MDC says monetary policy and fiscal measures are a toxic concoction

MDC says monetary policy and fiscal measures are a toxic concoction

In the monetary policy statement, it is clear that only the working people are going to lose value. The “know your client” principle referred will affect mostly the poor who have not earned value from international sources in a long time.

Then comes the insanity around foreigners paying for services in forex, this is an unenforceable insanity. The gentlemen are probably intoxicated by a high grade of Indian hemp so potent that it needs to be protected by a patent.

This creates a whole lot of problems including the introduction of middlemen in purchases of basic goods.

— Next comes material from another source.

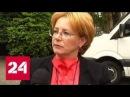 Вероника Скворцова: мы разработали продолжение антитабачной концепции - Россия 24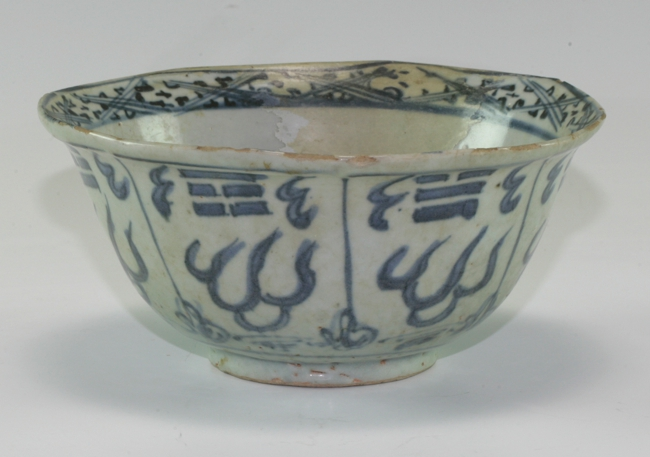 Blue and White Vintage Bowl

We have always stated that the bond note must be repealed, that would be the end of story. The move to create two types of accounts borders on illegality, such acts must never happen in a democratic society.

The government is introducing a new currency through the back door in violation of the RBZ Act with all its flaws.

The government has demonstrated capacity to raid accounts whenever they are desperate, they will at some point raid the NOSTRO accounts.

As of now even by Ncube’s confirmation RBZ net claims against the government have exceeded the legislated limit by more than 300%.

Ncube even states that the government will not stop issuing toxic treasury bills, he instead modifies them and tries to bring in an auction element which will not curtail government spending.

These so-called measures are half baked, we therefore restate the following suggestions we made in our SMART policy document.

  1. Fiscal consolidation by, inter alia, pursuing of a primary balance and restoration of balanced budgeting.
  2. Rationalisation of expenditure and improving the expenditure mix.

iii. Building capacity on revenue management and strengthening public finance management systems.

  1. Taking measures to reduce debt and improving debt management to reduce the risk of inflationary pressures, crowding out of private sector activity and exacerbation of liquidity shortages.
  2. Expediting State Owned Enterprise (SOE) Reform.
  3. Rationalisation of the public service and elimination of ghost workers to reduce employment cost to 30% of total expenditure.

vii. Expansion of the revenue base through increased productivity, and expansion of the economy.

viii. Immediate resolution of the cash crisis by addressing confidence issues, scrapping the bond note, strengthening the multiple currency regime.